Sentem que nasceram com o corpo errado. Não são rapazes que querem ser raparigas. Dizem que são raparigas com pénis. Não são raparigas que querem ser rapazes. Dizem que são rapazes com uma vagina. Nem sempre é possível identificar e diagnosticar uma perturbação de identidade de género na infância ou adolescência. São crianças que muitas vezes acabam por receber um rótulo de Maria-rapaz, "mariquinhas" ou, mesmo, homossexuais. Mas não é a mesma coisa. No mundo da transexualidade lida-se com algo que é muito diferente de orientação sexual: lida-se com a identidade. E a verdade é que quando os transexuais são recebidos pelos especialistas, já na idade adulta, dizem que estão à espera do verdadeiro corpo desde muito cedo. Desde sempre.
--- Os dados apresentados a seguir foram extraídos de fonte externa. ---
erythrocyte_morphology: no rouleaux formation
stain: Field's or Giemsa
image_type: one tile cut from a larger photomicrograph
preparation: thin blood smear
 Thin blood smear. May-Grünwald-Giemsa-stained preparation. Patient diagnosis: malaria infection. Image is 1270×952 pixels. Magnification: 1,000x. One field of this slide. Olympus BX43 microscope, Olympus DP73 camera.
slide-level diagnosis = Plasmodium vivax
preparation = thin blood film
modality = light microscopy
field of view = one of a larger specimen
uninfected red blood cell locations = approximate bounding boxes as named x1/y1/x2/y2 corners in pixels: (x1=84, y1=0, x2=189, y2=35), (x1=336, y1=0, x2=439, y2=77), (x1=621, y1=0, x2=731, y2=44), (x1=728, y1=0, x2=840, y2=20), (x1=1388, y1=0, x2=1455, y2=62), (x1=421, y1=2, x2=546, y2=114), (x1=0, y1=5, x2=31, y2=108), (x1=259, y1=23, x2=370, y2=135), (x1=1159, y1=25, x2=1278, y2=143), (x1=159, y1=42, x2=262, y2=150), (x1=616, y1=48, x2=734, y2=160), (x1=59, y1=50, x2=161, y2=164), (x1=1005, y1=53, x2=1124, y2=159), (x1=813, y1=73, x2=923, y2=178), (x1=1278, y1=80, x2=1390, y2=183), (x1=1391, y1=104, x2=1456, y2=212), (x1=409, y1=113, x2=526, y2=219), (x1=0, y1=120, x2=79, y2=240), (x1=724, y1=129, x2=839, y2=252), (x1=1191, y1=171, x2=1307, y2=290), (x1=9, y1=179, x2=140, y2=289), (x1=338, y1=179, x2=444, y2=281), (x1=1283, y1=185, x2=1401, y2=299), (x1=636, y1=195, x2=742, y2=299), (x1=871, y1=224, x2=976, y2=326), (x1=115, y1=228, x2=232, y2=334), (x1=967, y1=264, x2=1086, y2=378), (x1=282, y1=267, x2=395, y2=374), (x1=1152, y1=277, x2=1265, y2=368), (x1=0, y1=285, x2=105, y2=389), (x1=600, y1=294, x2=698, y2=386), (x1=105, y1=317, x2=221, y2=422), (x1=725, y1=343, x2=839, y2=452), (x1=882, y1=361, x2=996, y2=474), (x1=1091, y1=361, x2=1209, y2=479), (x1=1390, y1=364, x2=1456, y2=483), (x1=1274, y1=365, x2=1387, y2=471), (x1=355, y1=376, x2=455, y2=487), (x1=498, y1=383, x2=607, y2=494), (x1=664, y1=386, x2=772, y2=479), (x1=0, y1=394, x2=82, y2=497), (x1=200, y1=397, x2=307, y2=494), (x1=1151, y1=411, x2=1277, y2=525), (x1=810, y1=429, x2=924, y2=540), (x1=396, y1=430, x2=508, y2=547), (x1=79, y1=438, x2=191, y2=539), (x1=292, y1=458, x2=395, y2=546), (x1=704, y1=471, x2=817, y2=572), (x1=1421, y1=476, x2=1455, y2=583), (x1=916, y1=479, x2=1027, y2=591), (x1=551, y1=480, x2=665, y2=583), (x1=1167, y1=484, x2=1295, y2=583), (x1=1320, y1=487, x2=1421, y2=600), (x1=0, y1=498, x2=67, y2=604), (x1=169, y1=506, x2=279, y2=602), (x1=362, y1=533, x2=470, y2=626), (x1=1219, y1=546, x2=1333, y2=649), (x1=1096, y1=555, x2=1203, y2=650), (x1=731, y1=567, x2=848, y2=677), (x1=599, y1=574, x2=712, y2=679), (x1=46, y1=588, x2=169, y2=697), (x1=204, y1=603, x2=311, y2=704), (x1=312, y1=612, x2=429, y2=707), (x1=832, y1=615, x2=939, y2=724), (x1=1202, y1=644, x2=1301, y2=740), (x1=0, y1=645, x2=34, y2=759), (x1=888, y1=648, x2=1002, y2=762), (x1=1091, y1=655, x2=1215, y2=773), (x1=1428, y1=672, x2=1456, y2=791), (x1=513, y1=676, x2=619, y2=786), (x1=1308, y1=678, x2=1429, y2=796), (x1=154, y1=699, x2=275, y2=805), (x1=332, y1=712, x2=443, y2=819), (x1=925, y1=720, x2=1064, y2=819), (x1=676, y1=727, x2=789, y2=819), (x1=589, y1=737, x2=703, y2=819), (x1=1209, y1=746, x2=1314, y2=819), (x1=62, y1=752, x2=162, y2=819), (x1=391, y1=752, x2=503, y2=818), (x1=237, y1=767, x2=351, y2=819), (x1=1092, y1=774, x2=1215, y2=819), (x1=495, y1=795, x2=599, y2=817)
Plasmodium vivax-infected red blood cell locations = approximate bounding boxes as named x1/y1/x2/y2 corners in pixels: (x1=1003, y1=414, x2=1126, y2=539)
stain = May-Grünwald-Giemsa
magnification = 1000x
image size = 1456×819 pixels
"Olá. O meu nome é Josie. Faço anos no dia 16 de Abril. Sou uma rapariga. E tenho um pénis." David Elisco, produtor do documentário Sexo, Mentiras e Género, da National Geographic, conta como conheceu Josie Romero, uma criança com oito anos, do Arizona, Estados Unidos. Foi através de um vídeo caseiro onde se via uma menina loira, sentada numa grande cadeira que lhe deixava os pés soltos a abanar no ar. Josie foi notícia em muitos jornais e programas de televisão como exemplo de uma criança com perturbação de identidade do género e porque está autorizada a iniciar os tratamentos hormonais quando chegar aos 12 anos.
No final do ano passado, os pais de Josie contaram ao mundo a história do seu filho Joey, que aos quatro anos lhes comunicou: "Sou uma rapariga." Primeiro, pensaram que o seu filho era homossexual e pareciam dispostos a aceitar o facto. Alertados pelo pediatra, entraram no conceito da perturbação de identidade do género e identificaram-se. Numa metade do armário da roupa, colocaram artigos para rapaz e na outra metade penduraram coisas de rapariga. A criança não hesitava e escolhia apenas as roupas de menina. Acabaram por aceitar que Joey era Josie.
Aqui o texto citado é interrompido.